= 1990 Cheltenham Gold Cup =

1990 horse race

The 1990 Cheltenham Gold Cup was a horse race which took place at Cheltenham on Thursday March 15, 1990. It was the 63rd running of the Cheltenham Gold Cup, and it was won by Norton's Coin. The winner was ridden by Graham McCourt and trained by Sirrel Griffiths. The pre-race favourite Desert Orchid finished third.

With a starting price of 100/1, Norton's Coin became the longest-odds winner in the race's history; he had only been entered due a mistake over the deadline for another race. He was the second winner to be trained in Wales – the first was Patron Saint in 1928.

==Race details==
- Sponsor: Tote
- Winner's prize money: £67,003.40
- Going: Good to Firm
- Number of runners: 12
- Winner's time: 6m 30.9s (new record)

(Dataset entries)
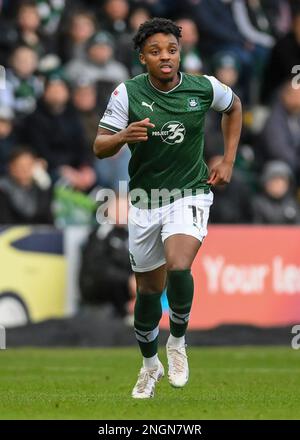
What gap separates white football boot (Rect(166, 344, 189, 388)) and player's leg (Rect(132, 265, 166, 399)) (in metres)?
0.30

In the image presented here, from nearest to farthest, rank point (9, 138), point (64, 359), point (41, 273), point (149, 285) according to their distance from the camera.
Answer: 1. point (149, 285)
2. point (64, 359)
3. point (41, 273)
4. point (9, 138)

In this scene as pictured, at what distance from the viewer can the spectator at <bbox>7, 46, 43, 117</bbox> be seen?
17953 mm

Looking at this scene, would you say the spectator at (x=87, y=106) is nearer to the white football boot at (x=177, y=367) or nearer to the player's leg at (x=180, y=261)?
the player's leg at (x=180, y=261)

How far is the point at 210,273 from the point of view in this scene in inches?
664

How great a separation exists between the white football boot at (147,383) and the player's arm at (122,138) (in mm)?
1666

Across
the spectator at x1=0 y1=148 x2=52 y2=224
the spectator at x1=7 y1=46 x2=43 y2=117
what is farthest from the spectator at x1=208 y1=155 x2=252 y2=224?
the spectator at x1=7 y1=46 x2=43 y2=117

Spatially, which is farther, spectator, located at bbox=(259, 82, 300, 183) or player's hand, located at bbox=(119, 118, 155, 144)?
spectator, located at bbox=(259, 82, 300, 183)

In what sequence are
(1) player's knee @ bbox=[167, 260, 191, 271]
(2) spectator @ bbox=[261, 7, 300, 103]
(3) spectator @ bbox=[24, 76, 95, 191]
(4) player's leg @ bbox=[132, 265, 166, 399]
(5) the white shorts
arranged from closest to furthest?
(1) player's knee @ bbox=[167, 260, 191, 271], (5) the white shorts, (4) player's leg @ bbox=[132, 265, 166, 399], (3) spectator @ bbox=[24, 76, 95, 191], (2) spectator @ bbox=[261, 7, 300, 103]

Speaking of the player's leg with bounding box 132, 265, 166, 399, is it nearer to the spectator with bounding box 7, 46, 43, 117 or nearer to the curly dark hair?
the curly dark hair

(Task list)
(1) In the 1990 Cheltenham Gold Cup text, who trained the winner?
(2) List every horse named in the 1990 Cheltenham Gold Cup text.
(3) In the 1990 Cheltenham Gold Cup text, rewrite the passage from "With a starting" up to and including "30.9s (new record)", substituting "Totesport" for "Tote".

(Results)
(1) Sirrel Griffiths

(2) Norton's Coin, Desert Orchid, Patron Saint

(3)
With a starting price of 100/1, Norton's Coin became the longest-odds winner in the race's history; he had only been entered due a mistake over the deadline for another race. He was the second winner to be trained in Wales – the first was Patron Saint in 1928.

==Race details==
- Sponsor: Totesport
- Winner's prize money: £67,003.40
- Going: Good to Firm
- Number of runners: 12
- Winner's time: 6m 30.9s (new record)